Exercise objective: Carry on the passage below about Dr. Steele's retrospective consultative report, picking up after its last sentence.
━━ Reading passage
Dr. Steele completed a retrospective consultative report in April 2013. R. 97-108. In doing
so, Dr. Steele reviewed many of Claimant’s medical records, which were identified in Dr. Steele’s
report. Dr. Steele found that Claimant had certain alleged impairments prior to her date last
insured, including degenerative disc disease, axonal sensory neuropathy, fibromyalgia, carpal
tunnel syndrome, tinnitus, and post-traumatic stress disorder. R. 103. Dr. Steele noted Claimant’s
impairments and symptoms of chronic tingling, diffuse pain, fatigue. R. 106. Dr. Steele also noted
Claimant’s MRI results, EMG/nerve conduction study results, activities of daily living, blood
pressure, weight and height, the lack of joint swelling and tenderness, and her normal gait, normal
power and tone, and normal sensory examination. Id. Ultimately, Dr. Steele opined that Claimant
could perform light work with no other restrictions. R. 105-06. The ALJ considered Dr. Steele’s
opinion and gave portions of it “significant weight,” finding that the opinion was consistent with
the record as a whole. R. 28.
━━━━
━━ Supplied entries
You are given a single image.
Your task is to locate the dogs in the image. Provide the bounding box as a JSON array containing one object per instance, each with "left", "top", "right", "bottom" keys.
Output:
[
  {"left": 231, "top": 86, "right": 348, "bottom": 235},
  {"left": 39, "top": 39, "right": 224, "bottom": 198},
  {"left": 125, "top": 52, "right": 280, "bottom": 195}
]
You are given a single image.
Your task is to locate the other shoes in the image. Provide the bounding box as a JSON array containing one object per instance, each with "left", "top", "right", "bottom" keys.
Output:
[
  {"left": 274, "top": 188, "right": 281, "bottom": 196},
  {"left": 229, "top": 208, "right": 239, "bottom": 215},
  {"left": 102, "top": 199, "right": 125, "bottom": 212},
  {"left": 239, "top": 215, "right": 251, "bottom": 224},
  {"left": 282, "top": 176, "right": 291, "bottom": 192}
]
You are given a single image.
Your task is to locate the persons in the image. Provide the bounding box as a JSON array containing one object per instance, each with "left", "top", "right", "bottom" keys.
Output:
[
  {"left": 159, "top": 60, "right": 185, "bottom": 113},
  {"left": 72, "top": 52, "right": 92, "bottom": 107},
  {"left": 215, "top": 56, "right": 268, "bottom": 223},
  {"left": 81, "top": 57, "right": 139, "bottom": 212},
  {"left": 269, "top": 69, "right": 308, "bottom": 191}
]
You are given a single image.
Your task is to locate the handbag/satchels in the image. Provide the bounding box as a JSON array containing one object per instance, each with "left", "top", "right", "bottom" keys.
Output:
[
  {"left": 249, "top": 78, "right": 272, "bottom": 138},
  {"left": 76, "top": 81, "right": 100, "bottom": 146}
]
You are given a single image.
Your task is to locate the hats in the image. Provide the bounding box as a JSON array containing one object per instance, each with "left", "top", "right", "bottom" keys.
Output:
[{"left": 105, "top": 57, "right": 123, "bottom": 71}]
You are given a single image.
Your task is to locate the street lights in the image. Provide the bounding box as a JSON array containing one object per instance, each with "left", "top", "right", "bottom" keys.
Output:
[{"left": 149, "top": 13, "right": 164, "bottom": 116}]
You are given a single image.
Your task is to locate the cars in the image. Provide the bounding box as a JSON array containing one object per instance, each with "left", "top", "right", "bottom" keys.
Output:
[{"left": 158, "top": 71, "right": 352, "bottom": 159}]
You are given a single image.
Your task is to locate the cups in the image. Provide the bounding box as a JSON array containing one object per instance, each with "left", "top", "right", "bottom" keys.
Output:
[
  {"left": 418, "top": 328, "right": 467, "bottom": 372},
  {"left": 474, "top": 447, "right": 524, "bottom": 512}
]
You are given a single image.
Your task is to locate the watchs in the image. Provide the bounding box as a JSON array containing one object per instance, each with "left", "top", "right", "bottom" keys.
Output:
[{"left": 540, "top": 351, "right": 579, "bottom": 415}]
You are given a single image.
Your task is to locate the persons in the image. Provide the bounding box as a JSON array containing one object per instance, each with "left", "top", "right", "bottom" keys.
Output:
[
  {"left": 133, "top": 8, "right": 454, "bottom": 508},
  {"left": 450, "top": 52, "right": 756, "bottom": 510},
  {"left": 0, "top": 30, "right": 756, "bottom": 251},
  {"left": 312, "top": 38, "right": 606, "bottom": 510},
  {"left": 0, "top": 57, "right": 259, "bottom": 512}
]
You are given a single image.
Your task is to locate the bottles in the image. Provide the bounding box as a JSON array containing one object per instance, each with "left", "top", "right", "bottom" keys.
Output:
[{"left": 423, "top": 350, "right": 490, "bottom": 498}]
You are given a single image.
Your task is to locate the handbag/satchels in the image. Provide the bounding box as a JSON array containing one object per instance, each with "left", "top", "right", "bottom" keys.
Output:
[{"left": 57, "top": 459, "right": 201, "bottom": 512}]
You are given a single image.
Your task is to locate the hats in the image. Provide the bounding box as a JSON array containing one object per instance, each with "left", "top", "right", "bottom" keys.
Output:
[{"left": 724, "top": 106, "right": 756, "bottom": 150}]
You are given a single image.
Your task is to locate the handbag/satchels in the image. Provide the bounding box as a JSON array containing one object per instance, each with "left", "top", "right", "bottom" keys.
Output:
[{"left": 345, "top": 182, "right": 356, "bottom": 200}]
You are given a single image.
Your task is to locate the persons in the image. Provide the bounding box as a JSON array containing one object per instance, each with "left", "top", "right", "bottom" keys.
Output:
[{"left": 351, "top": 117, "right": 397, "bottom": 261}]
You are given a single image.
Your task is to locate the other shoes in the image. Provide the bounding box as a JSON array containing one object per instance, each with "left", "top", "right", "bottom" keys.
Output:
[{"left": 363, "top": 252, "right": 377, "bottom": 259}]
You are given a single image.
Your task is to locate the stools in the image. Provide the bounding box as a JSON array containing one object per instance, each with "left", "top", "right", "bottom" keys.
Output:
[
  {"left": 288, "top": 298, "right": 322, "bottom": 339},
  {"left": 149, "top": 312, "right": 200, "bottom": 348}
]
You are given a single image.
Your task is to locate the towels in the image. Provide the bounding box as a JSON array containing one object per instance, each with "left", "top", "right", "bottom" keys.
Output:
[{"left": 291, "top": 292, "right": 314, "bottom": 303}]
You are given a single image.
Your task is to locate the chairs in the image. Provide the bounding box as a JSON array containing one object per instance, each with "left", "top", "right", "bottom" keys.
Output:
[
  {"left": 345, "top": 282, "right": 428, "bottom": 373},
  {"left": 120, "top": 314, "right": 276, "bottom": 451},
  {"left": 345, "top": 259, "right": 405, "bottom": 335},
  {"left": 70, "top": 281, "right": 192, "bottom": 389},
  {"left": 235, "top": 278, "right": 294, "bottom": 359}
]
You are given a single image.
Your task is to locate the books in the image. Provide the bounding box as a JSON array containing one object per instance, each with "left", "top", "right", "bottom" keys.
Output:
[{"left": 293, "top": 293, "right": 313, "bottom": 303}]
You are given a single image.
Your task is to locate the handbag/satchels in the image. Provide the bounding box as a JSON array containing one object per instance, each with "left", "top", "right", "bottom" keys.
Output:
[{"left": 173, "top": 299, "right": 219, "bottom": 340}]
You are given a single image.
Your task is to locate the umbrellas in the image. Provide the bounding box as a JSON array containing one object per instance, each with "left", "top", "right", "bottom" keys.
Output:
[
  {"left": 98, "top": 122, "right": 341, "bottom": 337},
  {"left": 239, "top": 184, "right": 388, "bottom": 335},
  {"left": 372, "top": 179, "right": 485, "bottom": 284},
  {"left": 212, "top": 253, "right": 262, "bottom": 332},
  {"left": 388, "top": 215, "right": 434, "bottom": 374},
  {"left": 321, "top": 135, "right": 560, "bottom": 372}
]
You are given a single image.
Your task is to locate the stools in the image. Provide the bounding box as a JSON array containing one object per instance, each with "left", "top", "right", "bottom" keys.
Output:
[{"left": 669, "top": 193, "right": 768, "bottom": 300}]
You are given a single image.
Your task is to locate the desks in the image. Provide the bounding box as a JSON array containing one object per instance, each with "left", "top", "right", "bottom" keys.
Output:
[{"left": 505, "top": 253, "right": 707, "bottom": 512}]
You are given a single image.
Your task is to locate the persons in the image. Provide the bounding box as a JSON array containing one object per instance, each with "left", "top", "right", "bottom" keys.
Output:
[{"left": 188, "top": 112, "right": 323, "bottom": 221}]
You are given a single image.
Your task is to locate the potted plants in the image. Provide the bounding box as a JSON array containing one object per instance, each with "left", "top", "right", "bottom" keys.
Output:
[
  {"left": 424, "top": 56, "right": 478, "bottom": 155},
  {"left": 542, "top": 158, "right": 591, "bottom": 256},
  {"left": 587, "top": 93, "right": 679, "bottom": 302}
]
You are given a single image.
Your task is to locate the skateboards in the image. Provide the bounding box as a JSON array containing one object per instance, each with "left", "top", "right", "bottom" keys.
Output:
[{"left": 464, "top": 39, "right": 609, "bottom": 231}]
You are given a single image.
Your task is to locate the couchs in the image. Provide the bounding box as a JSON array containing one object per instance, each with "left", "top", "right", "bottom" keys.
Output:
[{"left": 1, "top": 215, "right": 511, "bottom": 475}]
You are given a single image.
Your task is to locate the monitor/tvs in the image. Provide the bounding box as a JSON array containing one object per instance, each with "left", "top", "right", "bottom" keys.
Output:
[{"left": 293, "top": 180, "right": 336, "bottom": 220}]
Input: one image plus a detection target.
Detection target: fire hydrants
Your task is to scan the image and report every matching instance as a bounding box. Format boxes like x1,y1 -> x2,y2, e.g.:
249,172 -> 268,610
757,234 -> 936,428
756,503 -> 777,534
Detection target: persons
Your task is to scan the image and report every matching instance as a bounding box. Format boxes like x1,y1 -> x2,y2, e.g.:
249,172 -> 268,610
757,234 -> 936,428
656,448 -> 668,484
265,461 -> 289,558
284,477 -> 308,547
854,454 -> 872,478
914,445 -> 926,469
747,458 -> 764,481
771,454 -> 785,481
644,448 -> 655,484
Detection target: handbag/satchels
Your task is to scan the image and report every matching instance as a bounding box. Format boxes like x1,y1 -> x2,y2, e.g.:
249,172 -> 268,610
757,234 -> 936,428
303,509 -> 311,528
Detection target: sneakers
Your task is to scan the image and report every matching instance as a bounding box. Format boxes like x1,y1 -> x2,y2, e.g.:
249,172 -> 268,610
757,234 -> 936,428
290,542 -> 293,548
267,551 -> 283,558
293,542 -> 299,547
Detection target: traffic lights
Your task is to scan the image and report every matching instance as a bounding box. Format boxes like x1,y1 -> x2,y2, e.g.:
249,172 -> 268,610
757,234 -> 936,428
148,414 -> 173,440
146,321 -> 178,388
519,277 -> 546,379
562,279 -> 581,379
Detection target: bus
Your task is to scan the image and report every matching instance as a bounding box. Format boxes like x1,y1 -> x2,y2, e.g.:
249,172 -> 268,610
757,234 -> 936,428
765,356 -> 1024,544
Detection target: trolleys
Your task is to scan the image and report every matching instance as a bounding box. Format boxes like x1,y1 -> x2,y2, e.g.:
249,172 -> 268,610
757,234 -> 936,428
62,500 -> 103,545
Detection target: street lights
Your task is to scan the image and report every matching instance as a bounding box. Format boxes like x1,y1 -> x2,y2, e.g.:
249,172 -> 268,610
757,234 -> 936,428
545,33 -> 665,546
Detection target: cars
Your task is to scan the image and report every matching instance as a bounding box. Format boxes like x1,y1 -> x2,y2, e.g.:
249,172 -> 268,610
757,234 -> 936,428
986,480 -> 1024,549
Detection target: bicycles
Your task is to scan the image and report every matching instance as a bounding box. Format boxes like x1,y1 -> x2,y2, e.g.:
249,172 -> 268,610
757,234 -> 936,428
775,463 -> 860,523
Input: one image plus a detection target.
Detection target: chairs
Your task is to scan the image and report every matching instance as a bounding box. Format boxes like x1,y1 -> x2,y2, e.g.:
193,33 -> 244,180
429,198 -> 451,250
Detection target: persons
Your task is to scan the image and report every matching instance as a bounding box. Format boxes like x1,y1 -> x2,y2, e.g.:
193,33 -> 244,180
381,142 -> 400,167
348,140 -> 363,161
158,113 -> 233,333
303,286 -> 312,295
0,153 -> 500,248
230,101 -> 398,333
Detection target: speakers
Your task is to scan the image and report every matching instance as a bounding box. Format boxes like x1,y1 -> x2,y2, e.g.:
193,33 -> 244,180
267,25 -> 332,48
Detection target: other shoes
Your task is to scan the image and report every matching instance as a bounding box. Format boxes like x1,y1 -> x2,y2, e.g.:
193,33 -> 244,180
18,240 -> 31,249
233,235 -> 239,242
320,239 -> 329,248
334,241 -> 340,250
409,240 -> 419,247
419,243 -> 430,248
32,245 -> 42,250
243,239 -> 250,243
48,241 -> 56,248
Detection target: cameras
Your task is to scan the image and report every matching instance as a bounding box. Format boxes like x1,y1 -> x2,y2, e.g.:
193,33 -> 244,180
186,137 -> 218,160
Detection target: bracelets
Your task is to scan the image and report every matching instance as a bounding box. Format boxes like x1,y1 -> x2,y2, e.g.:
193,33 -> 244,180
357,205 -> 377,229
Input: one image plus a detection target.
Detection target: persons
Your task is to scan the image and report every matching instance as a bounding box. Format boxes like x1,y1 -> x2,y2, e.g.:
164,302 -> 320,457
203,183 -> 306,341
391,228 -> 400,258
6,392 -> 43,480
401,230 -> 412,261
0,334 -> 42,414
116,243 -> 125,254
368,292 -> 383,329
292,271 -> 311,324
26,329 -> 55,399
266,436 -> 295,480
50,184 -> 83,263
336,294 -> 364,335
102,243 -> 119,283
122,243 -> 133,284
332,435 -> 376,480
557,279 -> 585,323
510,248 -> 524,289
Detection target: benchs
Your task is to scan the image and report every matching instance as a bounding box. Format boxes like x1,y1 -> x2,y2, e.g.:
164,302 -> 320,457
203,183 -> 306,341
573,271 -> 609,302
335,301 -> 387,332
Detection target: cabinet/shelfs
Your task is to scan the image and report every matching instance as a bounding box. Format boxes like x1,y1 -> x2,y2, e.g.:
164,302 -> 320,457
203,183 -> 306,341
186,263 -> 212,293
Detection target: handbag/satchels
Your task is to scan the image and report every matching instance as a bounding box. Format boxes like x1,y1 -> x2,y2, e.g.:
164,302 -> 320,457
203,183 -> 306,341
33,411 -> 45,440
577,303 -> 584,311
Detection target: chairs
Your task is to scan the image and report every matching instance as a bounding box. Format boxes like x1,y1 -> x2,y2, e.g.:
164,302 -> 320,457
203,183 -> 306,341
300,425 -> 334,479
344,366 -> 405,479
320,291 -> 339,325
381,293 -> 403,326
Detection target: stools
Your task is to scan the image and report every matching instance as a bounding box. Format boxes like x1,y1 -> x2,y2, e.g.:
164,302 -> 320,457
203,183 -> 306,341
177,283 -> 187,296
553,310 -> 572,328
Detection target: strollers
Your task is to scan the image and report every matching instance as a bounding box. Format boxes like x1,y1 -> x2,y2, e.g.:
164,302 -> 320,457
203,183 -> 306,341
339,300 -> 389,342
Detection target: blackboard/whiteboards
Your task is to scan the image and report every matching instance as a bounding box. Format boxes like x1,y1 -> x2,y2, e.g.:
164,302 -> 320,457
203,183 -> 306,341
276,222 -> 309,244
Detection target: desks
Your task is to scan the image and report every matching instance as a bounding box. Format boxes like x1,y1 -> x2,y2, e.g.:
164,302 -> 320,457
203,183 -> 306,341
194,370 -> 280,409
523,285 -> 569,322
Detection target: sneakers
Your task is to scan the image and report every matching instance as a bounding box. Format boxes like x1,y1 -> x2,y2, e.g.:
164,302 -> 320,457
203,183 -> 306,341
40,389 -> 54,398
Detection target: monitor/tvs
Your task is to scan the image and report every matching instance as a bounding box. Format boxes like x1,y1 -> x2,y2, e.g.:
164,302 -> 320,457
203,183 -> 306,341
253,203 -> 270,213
━━━━
Answer space:
Claimant maintains that the ALJ erred by assigning significant weight to Dr. Steele’s
opinion. Claimant specifically argues that the ALJ erred by assigning more weight to a nonexamining physician’s opinion than an examining physician’s opinion; specifically, Dr. Friedman.
Doc. 23 at 44. Claimant then asserts that Dr. Friedman’s opinions preponderates in favor of further
limitations, although Claimant cites no functional limitations opined to by Dr. Friedman, instead
listing symptoms and diagnoses.4 Id.
4
To the extent that Claimant asserts in this section that the ALJ committed an error because “there
is no examining physician functional capacity evaluation,” that argument will be discussed in the
section infra concerning the ALJ’s duty to develop the record. See Doc. 23 at 44.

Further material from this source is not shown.